In the case of prosthetic activation of RGCs, the reconstruction procedure produced a degraded image, in which few features of the original image are easily recognizable (Fig. 4H). This degradation is not surprising given that the ON and OFF bipolar cells, and thus the ON and OFF RGCs, are activated similarly by the simulated prosthesis (Fig. 4B, C, D, E). As a consequence, because spikes from ON and OFF RGCs (Fig. 3B, C, D, E) are treated oppositely in reconstruction optimized for the normal retina (Fig. 3F, G), their contributions to the full reconstructed image would often be expected to cancel. This interpretation was confirmed by examination of the ON and OFF reconstructions separately: the two groups of cells each produced more accurate reconstructions (ignoring the sign of the reconstructed contrast) individually (Fig. 4F, G) than when combined. Averaged over test images, the root mean square (RMS) error for reconstruction with all cells was 0.09 in the normal retina simulation, and 0.22 for prosthesis stimulation. Note that this model does not include the possible effects of retinal degeneration, which will be addressed below. As a comparison, the RMS error obtained with temporally shuffled spikes bearing no relationship to the visual stimulus was 0.24. Thus, a computation that assumes ON and OFF RGCs are equally stimulated, and that their signals are used to reconstruct the visual scene as they would be for healthy retina, predicts that the perceived visual image with a prosthesis is severely degraded.
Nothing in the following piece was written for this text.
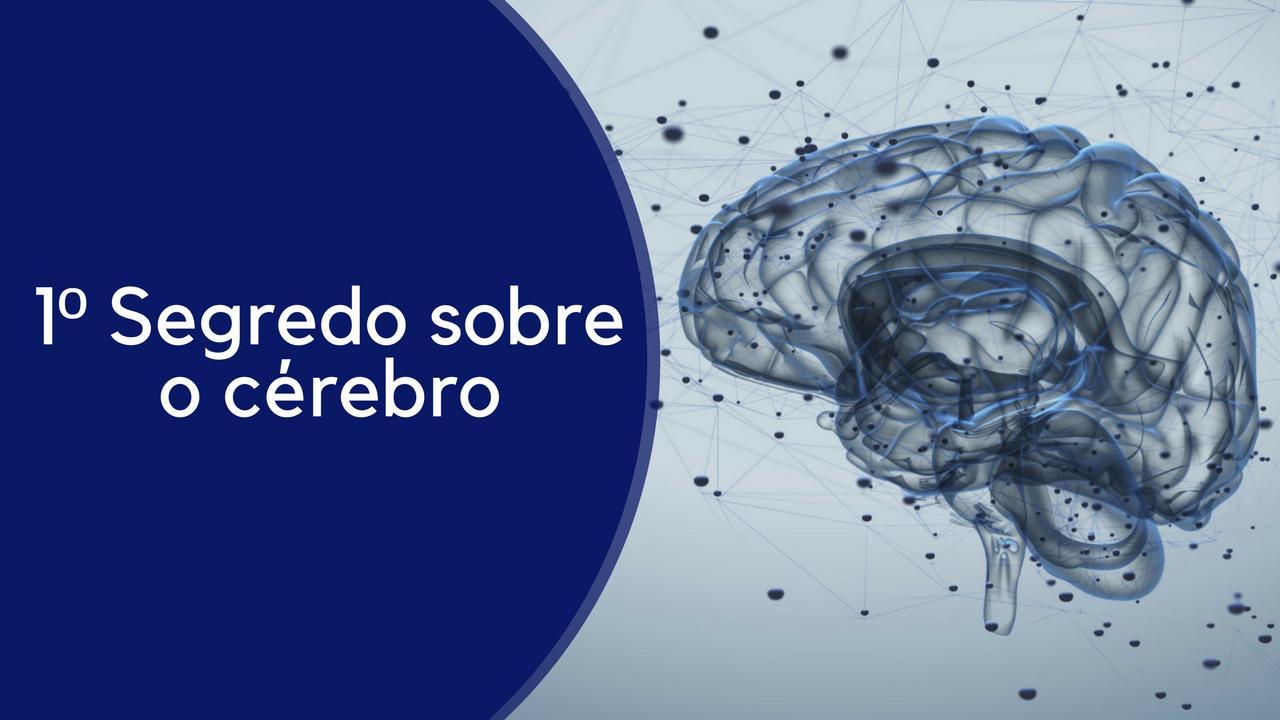 O Primeiro Segredo sobre o Cérebro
Under these assumptions, factors that might otherwise be expected to improve prosthesis function, namely the density of electrodes and magnitude of current spread, had little impact on reconstruction performance. For example, reducing electrode spacing and current spread by a factor of two produced a decrease in RMS error of only 4.5% (Fig. 6E, regression line). Thus, the effects of nonspecific activation can in principle be so severe that incremental technical advances in prosthesis design would be of little value.
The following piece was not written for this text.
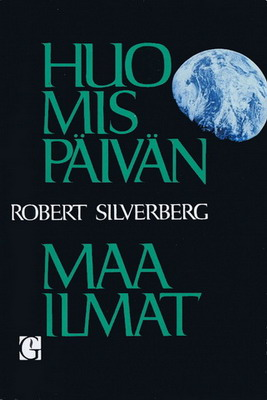 Huomispäivän maailmat | Finland, Gummerus 1971 | Cover: Maconi-Danielsson, Kiki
The naive prediction of severely degraded artificial vision above appears inconsistent with patient reports from existing prosthesis technologies, which indicate that some degree of spatial vision is in fact possible (see Goetz and Palanker 2016). One possibility, suggested by the dominance of “bright” (rather than “dark”) phosphenes reported by patients (Stingl et al. 2013), as well as by hypothesized asymmetries in electrical activation of ON vs. OFF cells (Werginz et al. 2015; Cottaris and Elfar 2005), is that the contribution of ON cells to artificial vision is stronger than that of OFF cells, reducing the problematic cancellation of visual signals described above. To simulate this hypothesis in an extreme form, reconstruction was performed using only ON cells (Fig. 4F), with no contribution from OFF cells. In this simulation, the average RMS reconstruction error across images was 0.14 (Fig. 6F), a value less accurate than in the healthy condition (0.09), but more accurate than was obtained using both ON and OFF RGCs (0.22). Note, however, that in this condition the additional improvement in performance provided by higher resolution stimulation was still only 8% (Fig. 6F). In sum, the artificial vision provided by retinal prostheses in the clinic could benefit substantially from a dominance of specific cell types, though large improvements in spatial resolution may still be difficult to achieve.
Degenerated Retina
How would changes in retinal circuitry that occur during degeneration affect the ability to accurately reconstruct the image from prosthesis stimulation? This was tested by simulating the degeneration process as described above.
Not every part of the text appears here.